WO2008074464A1 - Arrondissement d'arête de tranches - Google Patents
Arrondissement d'arête de tranches Download PDFInfo
- Publication number
- WO2008074464A1 WO2008074464A1 PCT/EP2007/011107 EP2007011107W WO2008074464A1 WO 2008074464 A1 WO2008074464 A1 WO 2008074464A1 EP 2007011107 W EP2007011107 W EP 2007011107W WO 2008074464 A1 WO2008074464 A1 WO 2008074464A1
- Authority
- WO
- WIPO (PCT)
- Prior art keywords
- edge profile
- ingot
- edge
- wafer
- impressed
- Prior art date
Links
Classifications
-
- B—PERFORMING OPERATIONS; TRANSPORTING
- B28—WORKING CEMENT, CLAY, OR STONE
- B28D—WORKING STONE OR STONE-LIKE MATERIALS
- B28D5/00—Fine working of gems, jewels, crystals, e.g. of semiconductor material; apparatus or devices therefor
Definitions
- the invention relates to a method for rounding the edges of wafers, wherein, prior to the production of the wafers, an ingot, from which the wafer is obtained, an edge profile is impressed. Furthermore, the wafer thus obtained and the ingot are loaded with embossed edge profile.
- PV photovoltaic
- non-treated edge areas of a wafer cause disturbances in the material which reduce the energy yield by up to 7%. This follows from the inventor's many years of experience, which reports on mainly mussel-like eruptions at the edges of said wafers. A treatment of these border areas by prior art methods is very costly and therefore not performed.
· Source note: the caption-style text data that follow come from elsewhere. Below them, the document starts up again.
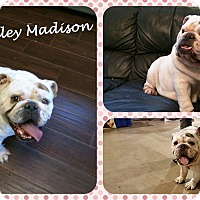 Adopt A Pet :: Dolley Madison - DOVER, OH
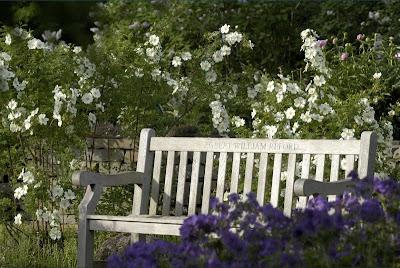 Concurso jardines
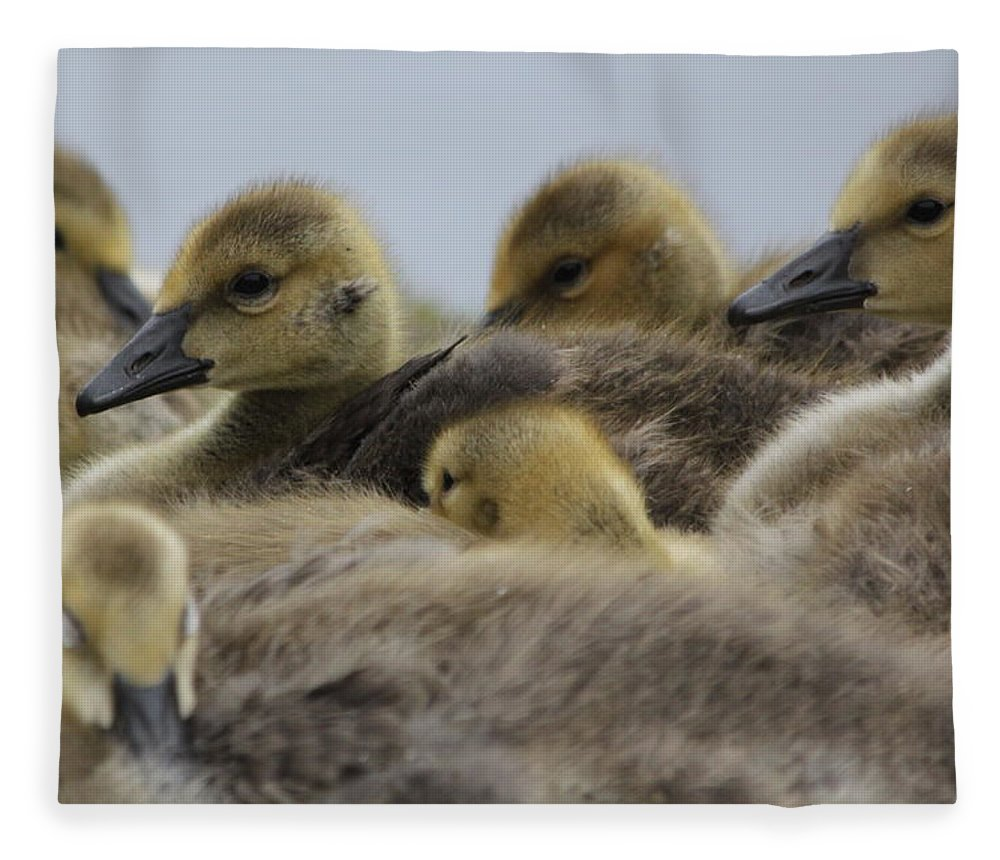 Geese Fleece Blanket featuring the photograph Gosling Gaggle by Lauri Novak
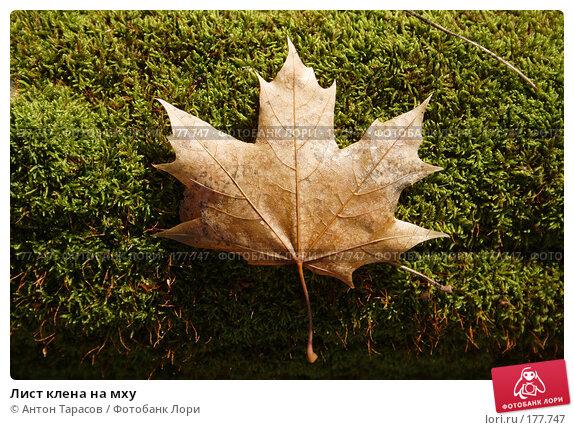 Лист клена на мху, фото № 177747, снято 26 октября 2016 г. (c) Антон Тарасов / Фотобанк Лори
- the object of the present invention is to provide a method for rounding wafers, in particular of silicon wafers for photovoltaics, in which the disadvantages are avoided.
- the object is achieved according to the invention with a method for rounding wafers, in particular of silicon wafers for photovoltaic, characterized in that the ingot an edge profile is impressed.
- the future partial edge profile of the wafer is already determined before the separation process for obtaining the wafer.
- the currently practiced procedure of edge processing of the wafer after the separation from the ingot can be circumvented.
- Wafers are understood to mean a wide variety of types of semiconductor and ceramic materials. Thus, such a wafer can consist of monocrystalline or polycrystalline silicon. Other ceramics that come as a carrier material in question are covered by the term wafer.
- a wafer of the type described here is not limited to the use of photovoltaic m, but also the m of the semiconductor industry for other purposes, such as chip and component manufacturing used wafers erfmdungsgewait includes.
- the ingot may have any desired shape, with the monocrystalline silicon preferred being the shape obtained by pulling from a single crystal and the square column shape being preferred for polycrystalline silicon.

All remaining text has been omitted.